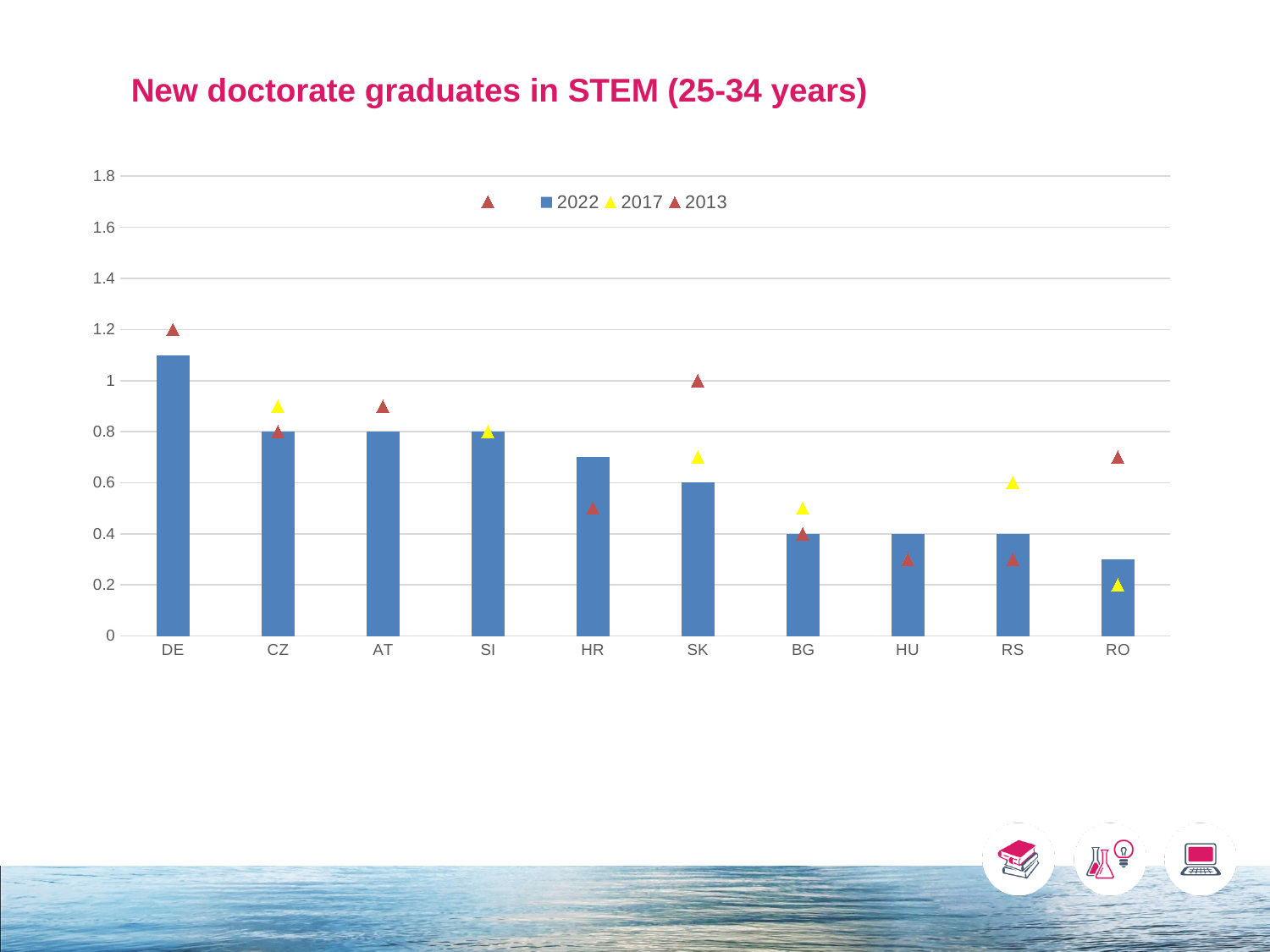
Which country has the lowest 2022 value? RO Do the 2022 values generally rise or fall from DE to RO along the x axis? fall What is the 2013 value for DE? 1.2 How many series does the legend list? 3 What is the 2017 value for RO? 0.2 Which country has the highest 2022 value? DE How many countries are shown on the x axis? 10 Which colour marks the 2017 series in the legend? yellow What type of chart is shown on the slide? combination chart (bars with triangle markers) What is the 2022 value for SK? 0.6 What is the 2022 value for CZ? 0.8 Is the 2022 value for DE greater or less than 1? greater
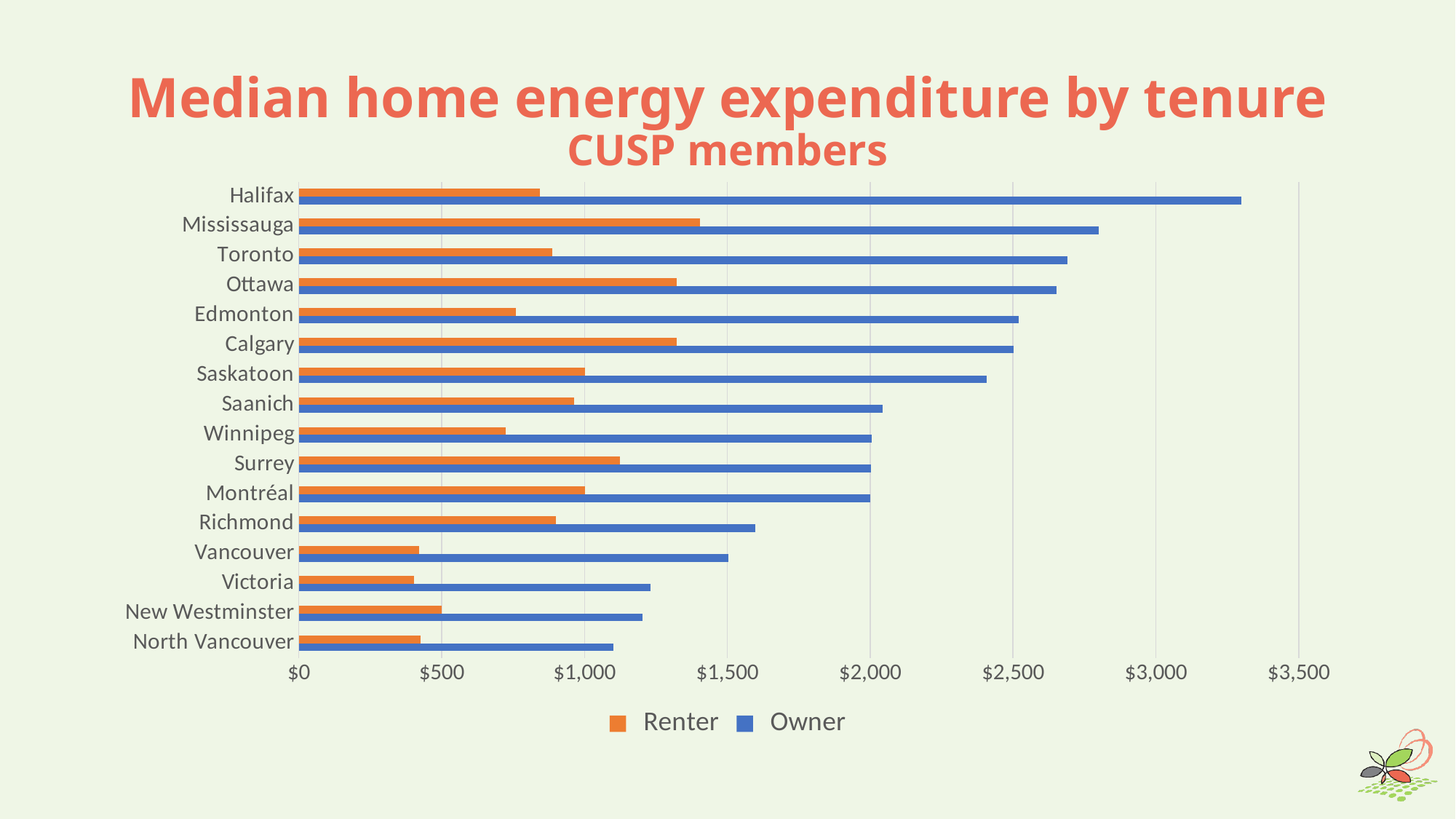
Is the Owner value for Halifax greater or less than $3,000? greater Is the Owner value for Victoria greater or less than $1,500? less How many series does the legend list? 2 Which city has the lowest Owner median home energy expenditure? North Vancouver Is the Renter value for Vancouver greater or less than $500? less Which is larger, the Renter value for Ottawa or the Renter value for Toronto? Ottawa Which series is shown in orange in the legend? Renter Which city has the highest Renter median home energy expenditure? Mississauga Which city has the highest Owner median home energy expenditure? Halifax What kind of chart is shown on the slide? bar chart How many cities are shown on the chart? 16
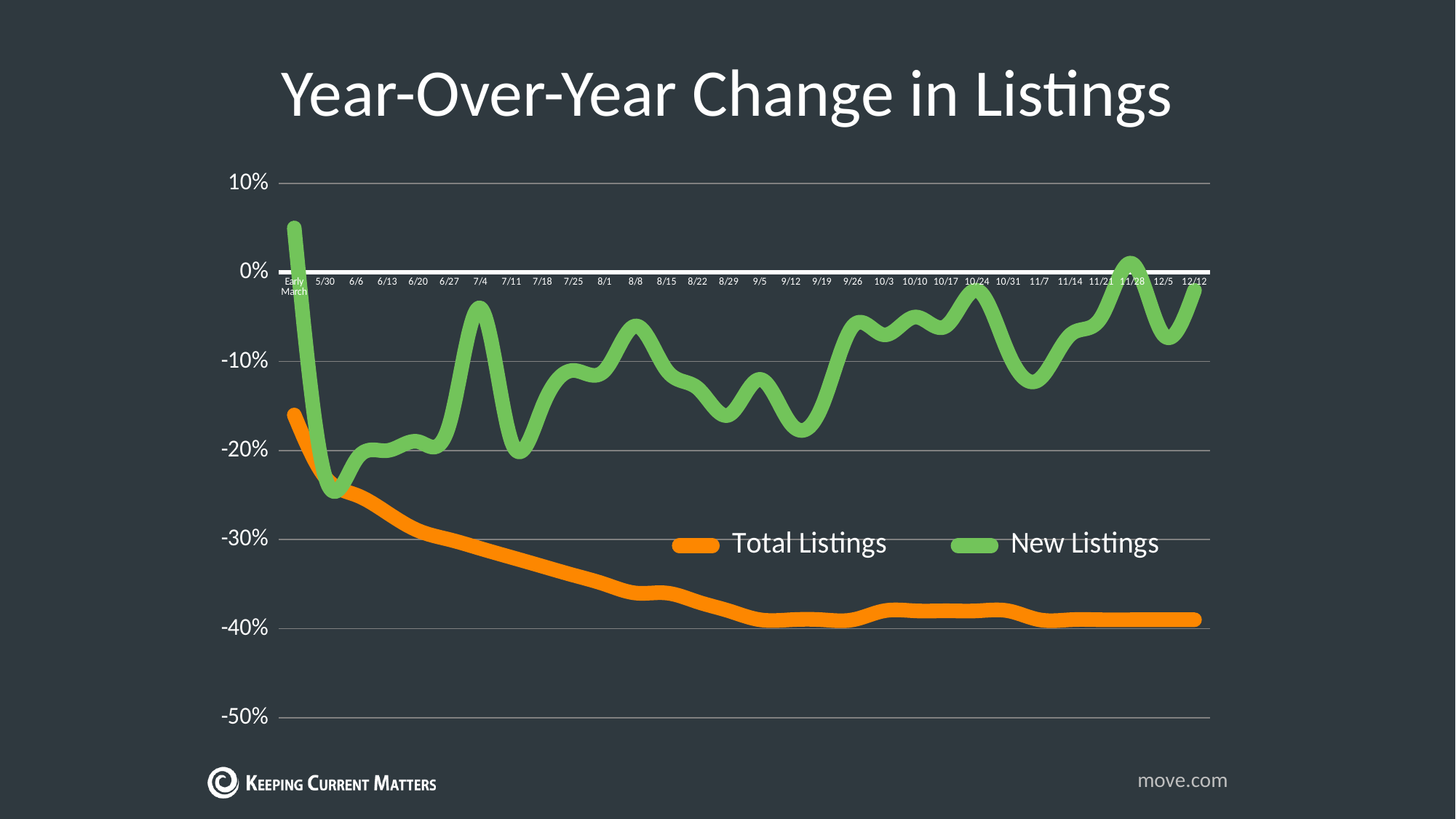
At which date does the New Listings series reach its highest value? Early March Is the value for New Listings at Early March greater or less than 0%? greater Does the Total Listings line rise or fall from Early March to 9/5? fall How many series does the legend list? 2 What kind of chart is shown on the slide? line chart What is the title of the chart? Year-Over-Year Change in Listings Is the value for New Listings at 7/11 greater or less than -10%? less Is the value for New Listings at 7/4 greater or less than -10%? greater How many date labels are shown along the x axis? 30 Which colour represents Total Listings in the chart? orange At 12/12, which series has the higher value, Total Listings or New Listings? New Listings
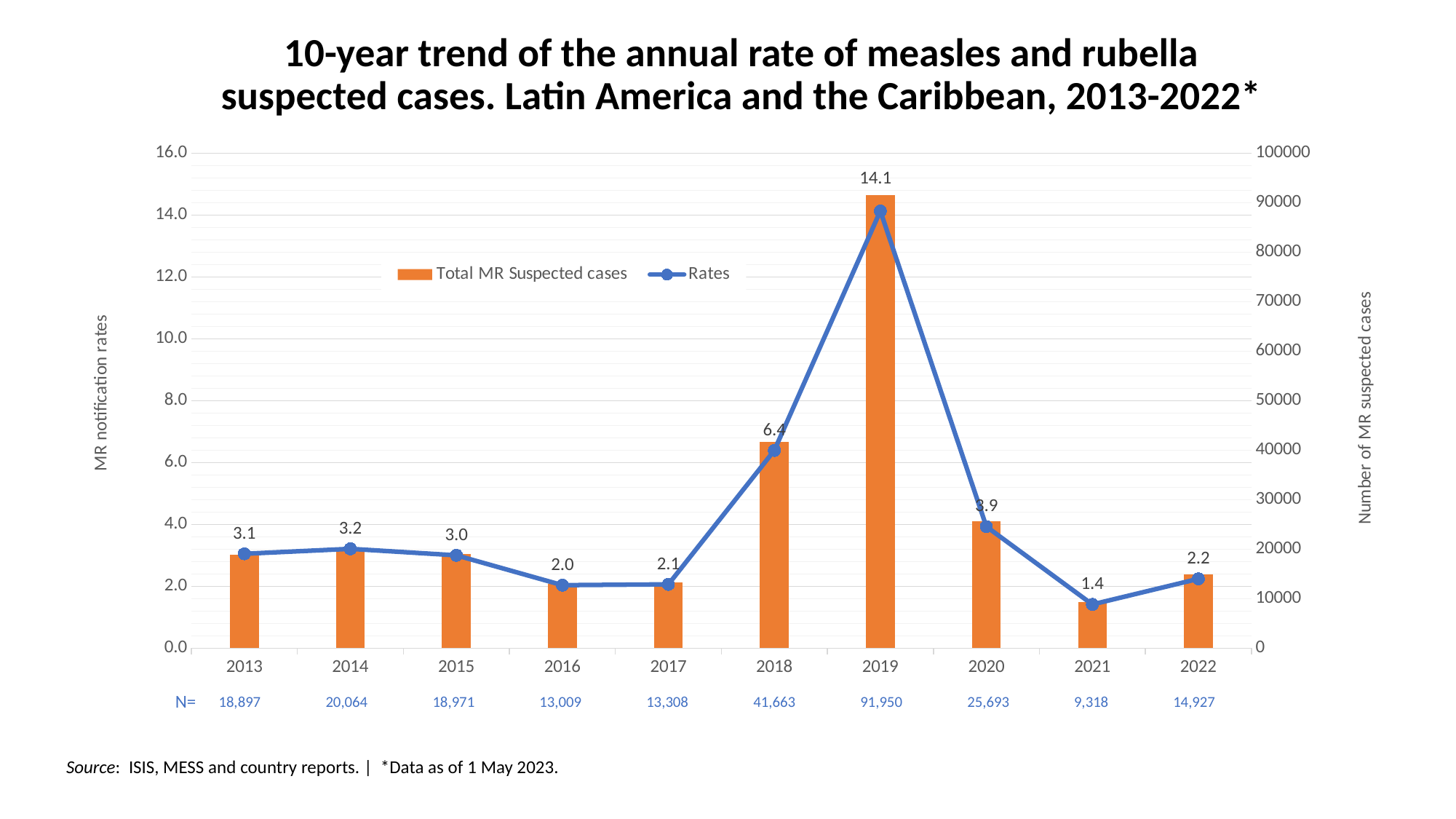
What is the number of MR suspected cases (N=) shown for 2018? 41,663 Which year has the lowest MR notification rate? 2021 What is the MR notification rate for 2019? 14.1 Does the MR notification rate rise or fall from 2019 to 2021? fall Is the number of MR suspected cases for 2019 greater or less than 80000? greater What is the difference between the MR notification rates for 2019 and 2018? 7.7 Which year has the larger number of MR suspected cases, 2020 or 2022? 2020 Which series is shown as orange bars? Total MR Suspected cases What is the MR notification rate for 2016? 2.0 How many series does the legend list? 2 How many years are shown on the x axis? 10 Which year has the highest MR notification rate? 2019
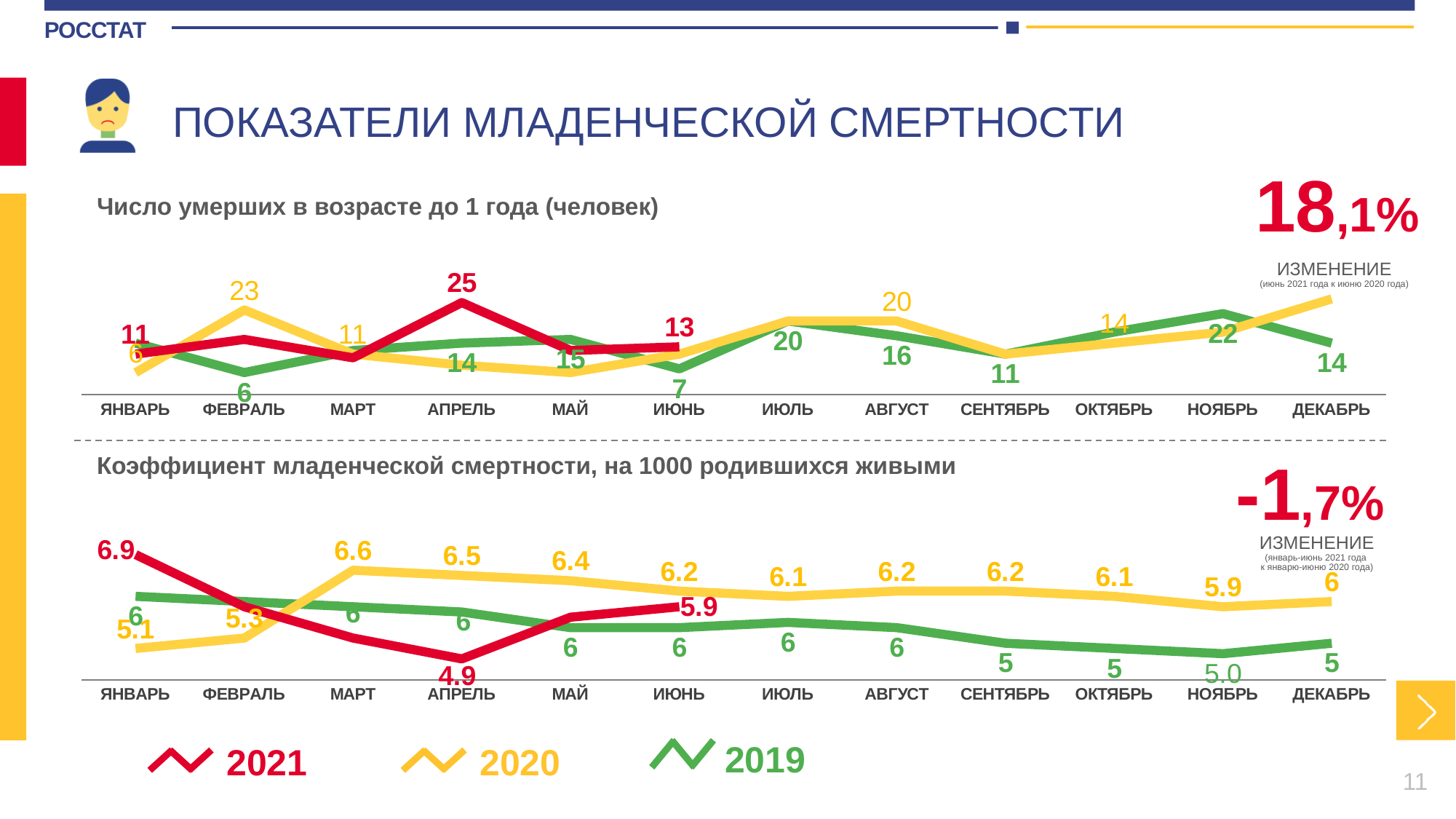
In the bottom chart (Коэффициент младенческой смертности), does the 2021 line rise or fall from ЯНВАРЬ to АПРЕЛЬ? Fall In the top chart (Число умерших в возрасте до 1 года), which month has the highest 2021 value? АПРЕЛЬ In the bottom chart (Коэффициент младенческой смертности), which is larger for ИЮНЬ: the 2021 value or the 2020 value? 2020 How many series does the legend list? 3 In the top chart (Число умерших в возрасте до 1 года), what is the 2020 value for ФЕВРАЛЬ? 23 What kind of chart is the top chart (Число умерших в возрасте до 1 года)? Line chart In the bottom chart (Коэффициент младенческой смертности), which month has the lowest 2021 value? АПРЕЛЬ In the top chart (Число умерших в возрасте до 1 года), what is the 2019 value for НОЯБРЬ? 22 In the bottom chart (Коэффициент младенческой смертности), what is the 2021 value for ЯНВАРЬ? 6.9 In the top chart (Число умерших в возрасте до 1 года), what is the difference between the 2021 values for АПРЕЛЬ and ИЮНЬ? 12 In the bottom chart (Коэффициент младенческой смертности), what is the 2020 value for МАРТ? 6.6 In the top chart (Число умерших в возрасте до 1 года), what is the 2021 value for АПРЕЛЬ? 25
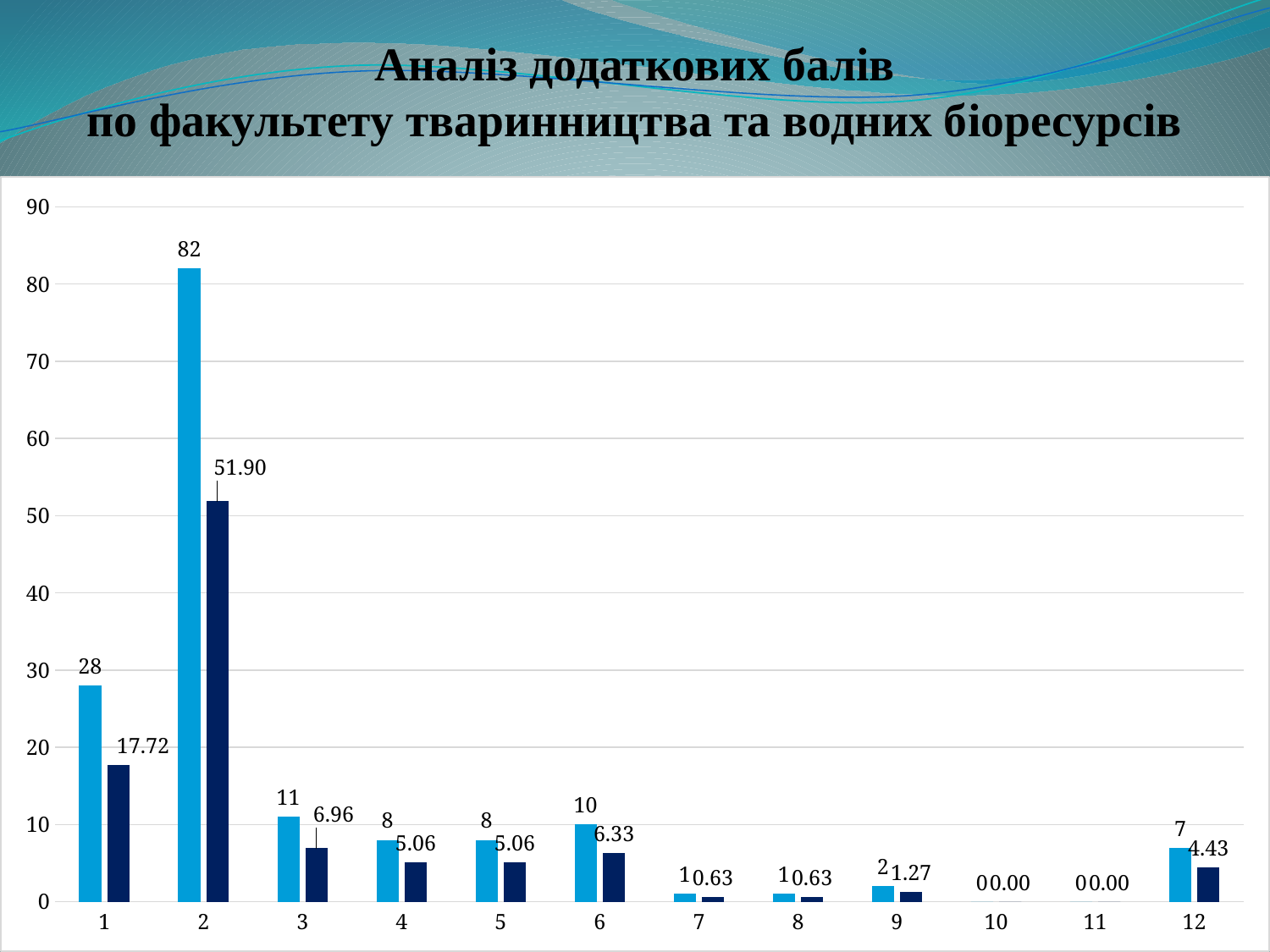
What is the difference between the light blue values for categories 2 and 1? 54 Which category has the highest light blue bar? 2 Which is larger: the light blue bar for category 3 or the light blue bar for category 12? category 3 How many categories are shown on the x axis? 12 What is the title of the chart on the slide? Аналіз додаткових балів по факультету тваринництва та водних біоресурсів Is the value of the dark blue bar for category 2 greater or less than 50? greater Which category has the highest dark blue bar? 2 What is the value of the light blue bar for category 6? 10 What is the value of the light blue bar for category 2? 82 What is the value of the dark blue bar for category 12? 4.43 What kind of chart is shown on the slide? bar chart What is the value of the dark blue bar for category 1? 17.72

» **What to work on**:
Copy out all the lines above, putting "key" wherever "legend" appears and changing nothing else. Leave out the pictures.

» **Output for this exercise**:
Which country has the lowest 2022 value? RO Do the 2022 values generally rise or fall from DE to RO along the x axis? fall What is the 2013 value for DE? 1.2 How many series does the key list? 3 What is the 2017 value for RO? 0.2 Which country has the highest 2022 value? DE How many countries are shown on the x axis? 10 Which colour marks the 2017 series in the key? yellow What type of chart is shown on the slide? combination chart (bars with triangle markers) What is the 2022 value for SK? 0.6 What is the 2022 value for CZ? 0.8 Is the 2022 value for DE greater or less than 1? greater
Is the Owner value for Halifax greater or less than $3,000? greater Is the Owner value for Victoria greater or less than $1,500? less How many series does the key list? 2 Which city has the lowest Owner median home energy expenditure? North Vancouver Is the Renter value for Vancouver greater or less than $500? less Which is larger, the Renter value for Ottawa or the Renter value for Toronto? Ottawa Which series is shown in orange in the key? Renter Which city has the highest Renter median home energy expenditure? Mississauga Which city has the highest Owner median home energy expenditure? Halifax What kind of chart is shown on the slide? bar chart How many cities are shown on the chart? 16
At which date does the New Listings series reach its highest value? Early March Is the value for New Listings at Early March greater or less than 0%? greater Does the Total Listings line rise or fall from Early March to 9/5? fall How many series does the key list? 2 What kind of chart is shown on the slide? line chart What is the title of the chart? Year-Over-Year Change in Listings Is the value for New Listings at 7/11 greater or less than -10%? less Is the value for New Listings at 7/4 greater or less than -10%? greater How many date labels are shown along the x axis? 30 Which colour represents Total Listings in the chart? orange At 12/12, which series has the higher value, Total Listings or New Listings? New Listings
What is the number of MR suspected cases (N=) shown for 2018? 41,663 Which year has the lowest MR notification rate? 2021 What is the MR notification rate for 2019? 14.1 Does the MR notification rate rise or fall from 2019 to 2021? fall Is the number of MR suspected cases for 2019 greater or less than 80000? greater What is the difference between the MR notification rates for 2019 and 2018? 7.7 Which year has the larger number of MR suspected cases, 2020 or 2022? 2020 Which series is shown as orange bars? Total MR Suspected cases What is the MR notification rate for 2016? 2.0 How many series does the key list? 2 How many years are shown on the x axis? 10 Which year has the highest MR notification rate? 2019
In the bottom chart (Коэффициент младенческой смертности), does the 2021 line rise or fall from ЯНВАРЬ to АПРЕЛЬ? Fall In the top chart (Число умерших в возрасте до 1 года), which month has the highest 2021 value? АПРЕЛЬ In the bottom chart (Коэффициент младенческой смертности), which is larger for ИЮНЬ: the 2021 value or the 2020 value? 2020 How many series does the key list? 3 In the top chart (Число умерших в возрасте до 1 года), what is the 2020 value for ФЕВРАЛЬ? 23 What kind of chart is the top chart (Число умерших в возрасте до 1 года)? Line chart In the bottom chart (Коэффициент младенческой смертности), which month has the lowest 2021 value? АПРЕЛЬ In the top chart (Число умерших в возрасте до 1 года), what is the 2019 value for НОЯБРЬ? 22 In the bottom chart (Коэффициент младенческой смертности), what is the 2021 value for ЯНВАРЬ? 6.9 In the top chart (Число умерших в возрасте до 1 года), what is the difference between the 2021 values for АПРЕЛЬ and ИЮНЬ? 12 In the bottom chart (Коэффициент младенческой смертности), what is the 2020 value for МАРТ? 6.6 In the top chart (Число умерших в возрасте до 1 года), what is the 2021 value for АПРЕЛЬ? 25
What is the difference between the light blue values for categories 2 and 1? 54 Which category has the highest light blue bar? 2 Which is larger: the light blue bar for category 3 or the light blue bar for category 12? category 3 How many categories are shown on the x axis? 12 What is the title of the chart on the slide? Аналіз додаткових балів по факультету тваринництва та водних біоресурсів Is the value of the dark blue bar for category 2 greater or less than 50? greater Which category has the highest dark blue bar? 2 What is the value of the light blue bar for category 6? 10 What is the value of the light blue bar for category 2? 82 What is the value of the dark blue bar for category 12? 4.43 What kind of chart is shown on the slide? bar chart What is the value of the dark blue bar for category 1? 17.72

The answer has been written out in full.